June 25, 2014

Horse 1702 - Comparing Apples and Oranges

As a client pointed out yesterday, comparing apples and oranges isn't as idiomatically incomparable as is made out.
Both are:
- fruits
- grown in orchards
- have seeds
- can be juiced
- are about the same size
- cost roughly about the same
It would be better to compare apples and cement mixers or as he pointed out, or as in the equivalent the Polish phrase which means to compare gingerbread and windmills.

What I found to be really strange is that from a botanical viewpoint, you can compare oranges with cashews, some kinds of chestnuts, both frankincense and myrrh, and even maple trees.
Apples on the other hand are in the Rosaceae family which includes Roses but also, pears, plums, apricots, peaches, almonds, photnias and hawthorns.
Even more bizarre was that in Roman, oranges were callled pomum aurantium or literally golden appple; this is similar to Hebrew where they're called tapuakh zahav (also golden apple).
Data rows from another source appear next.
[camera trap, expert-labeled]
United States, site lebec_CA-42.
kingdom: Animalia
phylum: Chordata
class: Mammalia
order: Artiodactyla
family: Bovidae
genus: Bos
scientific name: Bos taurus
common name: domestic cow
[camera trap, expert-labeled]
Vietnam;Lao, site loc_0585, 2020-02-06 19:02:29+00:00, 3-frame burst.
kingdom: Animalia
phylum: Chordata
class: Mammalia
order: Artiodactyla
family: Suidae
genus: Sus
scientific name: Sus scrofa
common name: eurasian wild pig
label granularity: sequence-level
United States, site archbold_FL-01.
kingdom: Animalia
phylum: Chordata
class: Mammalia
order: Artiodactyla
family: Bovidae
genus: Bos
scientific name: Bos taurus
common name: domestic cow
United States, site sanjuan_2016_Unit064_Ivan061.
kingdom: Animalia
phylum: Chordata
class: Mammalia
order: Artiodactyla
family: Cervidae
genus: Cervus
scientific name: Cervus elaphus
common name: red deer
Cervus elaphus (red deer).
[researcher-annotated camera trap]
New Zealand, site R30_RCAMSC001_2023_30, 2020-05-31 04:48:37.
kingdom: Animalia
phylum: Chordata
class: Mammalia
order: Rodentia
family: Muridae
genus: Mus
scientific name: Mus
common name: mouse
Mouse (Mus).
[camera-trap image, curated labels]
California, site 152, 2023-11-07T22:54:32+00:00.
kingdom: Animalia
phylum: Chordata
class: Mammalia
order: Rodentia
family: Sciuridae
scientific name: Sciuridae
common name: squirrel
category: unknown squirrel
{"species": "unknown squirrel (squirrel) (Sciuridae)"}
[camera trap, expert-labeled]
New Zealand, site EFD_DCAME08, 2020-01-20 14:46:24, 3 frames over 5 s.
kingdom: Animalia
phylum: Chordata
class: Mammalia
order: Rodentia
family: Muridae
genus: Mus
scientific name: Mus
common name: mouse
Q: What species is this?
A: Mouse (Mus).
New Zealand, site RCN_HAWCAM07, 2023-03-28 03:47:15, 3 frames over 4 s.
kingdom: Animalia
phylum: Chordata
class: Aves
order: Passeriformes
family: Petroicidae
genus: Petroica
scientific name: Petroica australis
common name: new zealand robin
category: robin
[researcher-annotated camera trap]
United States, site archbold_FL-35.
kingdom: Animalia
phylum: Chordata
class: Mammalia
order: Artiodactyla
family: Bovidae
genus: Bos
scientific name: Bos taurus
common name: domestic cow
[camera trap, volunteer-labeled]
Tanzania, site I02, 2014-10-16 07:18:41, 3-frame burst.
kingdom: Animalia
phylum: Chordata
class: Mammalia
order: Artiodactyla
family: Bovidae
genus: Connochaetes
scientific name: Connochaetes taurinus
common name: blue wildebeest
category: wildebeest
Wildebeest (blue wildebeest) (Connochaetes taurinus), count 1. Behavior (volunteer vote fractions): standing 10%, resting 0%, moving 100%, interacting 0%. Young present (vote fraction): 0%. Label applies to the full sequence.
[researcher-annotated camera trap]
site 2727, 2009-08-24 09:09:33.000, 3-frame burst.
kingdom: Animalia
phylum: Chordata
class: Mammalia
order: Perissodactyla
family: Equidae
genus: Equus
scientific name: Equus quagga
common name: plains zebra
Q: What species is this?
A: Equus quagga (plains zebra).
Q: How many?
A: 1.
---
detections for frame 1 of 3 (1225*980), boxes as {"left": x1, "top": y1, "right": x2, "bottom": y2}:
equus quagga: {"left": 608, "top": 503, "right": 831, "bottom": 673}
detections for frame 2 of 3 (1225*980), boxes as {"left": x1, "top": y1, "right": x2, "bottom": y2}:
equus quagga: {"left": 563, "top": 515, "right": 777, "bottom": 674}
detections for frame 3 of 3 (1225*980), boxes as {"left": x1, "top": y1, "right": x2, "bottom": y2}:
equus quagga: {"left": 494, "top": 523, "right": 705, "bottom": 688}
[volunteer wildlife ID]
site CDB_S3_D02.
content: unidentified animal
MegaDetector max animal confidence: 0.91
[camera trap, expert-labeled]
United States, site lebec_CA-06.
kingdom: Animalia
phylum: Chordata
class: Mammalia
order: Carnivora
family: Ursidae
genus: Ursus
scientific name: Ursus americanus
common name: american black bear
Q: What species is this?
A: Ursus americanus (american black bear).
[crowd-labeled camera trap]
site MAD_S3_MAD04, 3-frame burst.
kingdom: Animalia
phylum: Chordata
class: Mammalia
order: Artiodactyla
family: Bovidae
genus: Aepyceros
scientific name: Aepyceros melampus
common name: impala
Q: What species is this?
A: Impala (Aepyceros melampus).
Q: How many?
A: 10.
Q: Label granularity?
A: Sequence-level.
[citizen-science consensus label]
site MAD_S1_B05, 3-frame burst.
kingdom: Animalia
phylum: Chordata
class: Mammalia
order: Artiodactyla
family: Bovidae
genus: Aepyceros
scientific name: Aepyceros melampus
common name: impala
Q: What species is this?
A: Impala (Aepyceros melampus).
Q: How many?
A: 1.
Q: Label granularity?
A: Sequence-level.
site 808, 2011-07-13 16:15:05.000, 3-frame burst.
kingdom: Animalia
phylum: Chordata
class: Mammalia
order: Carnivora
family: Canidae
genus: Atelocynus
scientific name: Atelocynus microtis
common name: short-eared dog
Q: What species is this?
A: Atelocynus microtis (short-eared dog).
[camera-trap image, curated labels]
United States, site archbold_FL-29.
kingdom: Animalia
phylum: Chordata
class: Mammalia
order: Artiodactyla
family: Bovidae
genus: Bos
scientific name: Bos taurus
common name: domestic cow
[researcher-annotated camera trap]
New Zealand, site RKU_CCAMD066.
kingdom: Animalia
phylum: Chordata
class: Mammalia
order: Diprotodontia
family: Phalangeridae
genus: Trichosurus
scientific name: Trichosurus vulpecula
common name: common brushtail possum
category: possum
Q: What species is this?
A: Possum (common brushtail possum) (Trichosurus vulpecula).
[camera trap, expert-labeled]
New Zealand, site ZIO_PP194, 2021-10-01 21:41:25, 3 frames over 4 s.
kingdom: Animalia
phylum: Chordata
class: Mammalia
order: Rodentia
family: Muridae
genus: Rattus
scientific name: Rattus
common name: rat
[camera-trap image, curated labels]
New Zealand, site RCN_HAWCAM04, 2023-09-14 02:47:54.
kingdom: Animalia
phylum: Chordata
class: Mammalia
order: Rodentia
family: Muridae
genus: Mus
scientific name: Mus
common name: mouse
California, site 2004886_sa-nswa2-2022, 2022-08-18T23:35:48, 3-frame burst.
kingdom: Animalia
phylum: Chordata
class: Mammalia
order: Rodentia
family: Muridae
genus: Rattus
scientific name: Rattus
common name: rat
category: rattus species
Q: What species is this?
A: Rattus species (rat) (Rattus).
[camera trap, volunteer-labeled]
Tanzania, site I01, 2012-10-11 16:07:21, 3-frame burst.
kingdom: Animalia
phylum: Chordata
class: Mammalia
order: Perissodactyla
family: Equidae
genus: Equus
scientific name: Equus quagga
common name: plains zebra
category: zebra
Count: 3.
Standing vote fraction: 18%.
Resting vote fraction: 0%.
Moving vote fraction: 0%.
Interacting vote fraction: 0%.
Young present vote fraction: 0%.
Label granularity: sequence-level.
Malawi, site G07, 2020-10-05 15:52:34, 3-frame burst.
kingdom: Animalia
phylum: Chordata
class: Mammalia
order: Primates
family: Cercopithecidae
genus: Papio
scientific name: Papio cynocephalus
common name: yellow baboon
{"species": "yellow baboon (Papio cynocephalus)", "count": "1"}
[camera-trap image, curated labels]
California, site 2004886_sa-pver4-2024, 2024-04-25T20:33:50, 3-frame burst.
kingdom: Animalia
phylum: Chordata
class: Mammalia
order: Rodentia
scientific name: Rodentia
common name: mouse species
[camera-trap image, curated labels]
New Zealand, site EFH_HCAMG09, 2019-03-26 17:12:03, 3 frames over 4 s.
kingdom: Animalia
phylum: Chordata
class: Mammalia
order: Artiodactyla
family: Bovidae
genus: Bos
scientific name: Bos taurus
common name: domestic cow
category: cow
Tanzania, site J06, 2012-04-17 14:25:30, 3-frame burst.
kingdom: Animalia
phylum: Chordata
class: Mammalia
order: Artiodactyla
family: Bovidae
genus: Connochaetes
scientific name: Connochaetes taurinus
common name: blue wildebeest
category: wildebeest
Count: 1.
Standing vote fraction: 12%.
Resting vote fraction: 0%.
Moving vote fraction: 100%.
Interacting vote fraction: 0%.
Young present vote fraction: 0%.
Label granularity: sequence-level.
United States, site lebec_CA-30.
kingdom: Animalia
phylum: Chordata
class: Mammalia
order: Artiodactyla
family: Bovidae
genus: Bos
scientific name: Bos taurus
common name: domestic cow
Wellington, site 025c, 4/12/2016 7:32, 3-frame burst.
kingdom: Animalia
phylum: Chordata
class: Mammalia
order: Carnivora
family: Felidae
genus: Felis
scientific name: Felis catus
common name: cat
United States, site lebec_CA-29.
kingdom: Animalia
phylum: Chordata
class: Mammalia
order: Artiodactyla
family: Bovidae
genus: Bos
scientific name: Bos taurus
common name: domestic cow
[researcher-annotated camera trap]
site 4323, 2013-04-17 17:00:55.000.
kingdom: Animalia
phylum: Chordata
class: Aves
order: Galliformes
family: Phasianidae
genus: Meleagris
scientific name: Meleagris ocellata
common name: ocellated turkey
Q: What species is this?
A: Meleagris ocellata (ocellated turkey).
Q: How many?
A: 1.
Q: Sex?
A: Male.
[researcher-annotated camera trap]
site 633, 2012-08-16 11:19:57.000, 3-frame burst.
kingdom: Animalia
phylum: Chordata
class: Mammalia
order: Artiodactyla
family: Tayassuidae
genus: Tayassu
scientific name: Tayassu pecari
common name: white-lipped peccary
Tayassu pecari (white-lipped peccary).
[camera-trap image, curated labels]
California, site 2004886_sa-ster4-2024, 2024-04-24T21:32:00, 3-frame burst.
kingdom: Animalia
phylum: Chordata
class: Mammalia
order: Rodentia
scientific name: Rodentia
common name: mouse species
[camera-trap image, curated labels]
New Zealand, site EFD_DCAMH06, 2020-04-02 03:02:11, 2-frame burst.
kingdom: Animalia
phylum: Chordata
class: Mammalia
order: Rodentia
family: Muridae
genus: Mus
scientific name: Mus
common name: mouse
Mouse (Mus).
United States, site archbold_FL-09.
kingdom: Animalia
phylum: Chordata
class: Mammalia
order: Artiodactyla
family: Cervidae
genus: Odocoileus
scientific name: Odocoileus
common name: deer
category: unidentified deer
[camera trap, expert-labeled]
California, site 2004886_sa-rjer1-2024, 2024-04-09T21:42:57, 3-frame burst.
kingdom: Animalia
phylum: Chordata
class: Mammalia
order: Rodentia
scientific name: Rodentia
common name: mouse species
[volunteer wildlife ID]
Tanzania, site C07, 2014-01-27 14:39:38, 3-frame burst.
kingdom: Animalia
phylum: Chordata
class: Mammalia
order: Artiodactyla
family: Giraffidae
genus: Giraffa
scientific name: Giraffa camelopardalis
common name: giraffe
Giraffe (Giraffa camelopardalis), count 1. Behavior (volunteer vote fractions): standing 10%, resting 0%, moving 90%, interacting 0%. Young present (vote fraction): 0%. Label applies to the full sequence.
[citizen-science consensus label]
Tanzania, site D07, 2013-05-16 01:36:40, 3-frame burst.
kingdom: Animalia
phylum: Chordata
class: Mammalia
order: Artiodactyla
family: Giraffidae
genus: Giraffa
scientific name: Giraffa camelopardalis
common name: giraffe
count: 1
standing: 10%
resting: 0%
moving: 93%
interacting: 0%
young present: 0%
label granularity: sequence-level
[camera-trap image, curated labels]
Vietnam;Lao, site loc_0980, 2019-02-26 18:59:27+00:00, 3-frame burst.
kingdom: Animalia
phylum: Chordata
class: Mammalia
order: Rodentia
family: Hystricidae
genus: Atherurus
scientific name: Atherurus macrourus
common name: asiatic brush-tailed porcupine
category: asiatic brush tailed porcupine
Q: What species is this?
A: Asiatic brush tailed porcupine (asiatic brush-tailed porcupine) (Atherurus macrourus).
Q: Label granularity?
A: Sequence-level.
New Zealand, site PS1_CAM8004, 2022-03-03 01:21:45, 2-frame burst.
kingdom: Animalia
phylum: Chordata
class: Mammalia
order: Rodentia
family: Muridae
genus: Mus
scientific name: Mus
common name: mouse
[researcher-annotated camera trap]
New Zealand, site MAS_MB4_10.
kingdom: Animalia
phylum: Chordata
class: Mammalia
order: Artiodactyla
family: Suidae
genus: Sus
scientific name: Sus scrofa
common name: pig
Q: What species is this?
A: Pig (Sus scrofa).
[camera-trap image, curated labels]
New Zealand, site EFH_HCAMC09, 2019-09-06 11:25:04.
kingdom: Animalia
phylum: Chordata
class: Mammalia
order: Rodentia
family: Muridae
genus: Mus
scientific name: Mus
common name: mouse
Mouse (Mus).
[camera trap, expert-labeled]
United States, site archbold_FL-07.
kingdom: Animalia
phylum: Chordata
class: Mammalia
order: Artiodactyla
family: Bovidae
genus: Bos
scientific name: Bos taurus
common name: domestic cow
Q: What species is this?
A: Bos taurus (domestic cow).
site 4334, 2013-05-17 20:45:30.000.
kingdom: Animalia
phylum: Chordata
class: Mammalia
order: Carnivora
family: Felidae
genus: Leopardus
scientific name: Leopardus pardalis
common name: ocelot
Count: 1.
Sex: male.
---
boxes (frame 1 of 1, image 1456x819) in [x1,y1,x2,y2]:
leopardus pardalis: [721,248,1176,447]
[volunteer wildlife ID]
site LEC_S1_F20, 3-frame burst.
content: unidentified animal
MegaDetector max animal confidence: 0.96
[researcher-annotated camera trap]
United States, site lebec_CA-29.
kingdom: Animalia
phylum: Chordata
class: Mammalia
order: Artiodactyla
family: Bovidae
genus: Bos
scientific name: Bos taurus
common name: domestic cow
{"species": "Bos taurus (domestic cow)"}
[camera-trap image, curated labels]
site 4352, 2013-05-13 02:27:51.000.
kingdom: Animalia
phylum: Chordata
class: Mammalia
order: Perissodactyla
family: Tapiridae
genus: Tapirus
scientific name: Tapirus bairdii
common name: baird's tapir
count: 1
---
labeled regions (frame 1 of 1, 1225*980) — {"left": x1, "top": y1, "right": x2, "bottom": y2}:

Now to put this into some sort of context, this came up in relation to a company which had basically short changed its employees out of a 2% pay increase whilst at the same time paid out a dividend to its directors which was roughly seven times the amount that the pay increase would have cost the company.
Again we have an issue where two things which supposedly can not be compared, aren't as idiomatically incomparable as is made out.
One of the handy things about money is that it's directly comparable. One would even argue that the existence of money as a store of value and a measure of value is the very reason why all sorts of things are directly comparable. An apple that is worth 18 cents costs more than an orange which only costs 14 cents. Not only can you make direct comparisons, but you can plan out out many you'd like to purchase and... (my notes at this point spiral off into a tangent of rage).
When you are talking about making a comparison between a wage and a dividend, the direct comparison can be made to the exact dollar. Not only are comparing things which are not apples and oranges, or even apples and other apples, it's the same as comparing identical apples. The argument being made was that a dividend isn't the same as wages because they're inherently different things but when the decision to pay one or the other rests with exactly the same person, it is a bit of a stretch to then suggest that they're so different as with the idiomatic apples and oranges that they absolutely can not be compared.

What should have been said is that the owner of the orchard decided that their workers shouldn't have the share of apples or oranges that they were promised; rather that saying that comparing dividends and wages is like comparing apples and oranges and are idiomatically incomparable.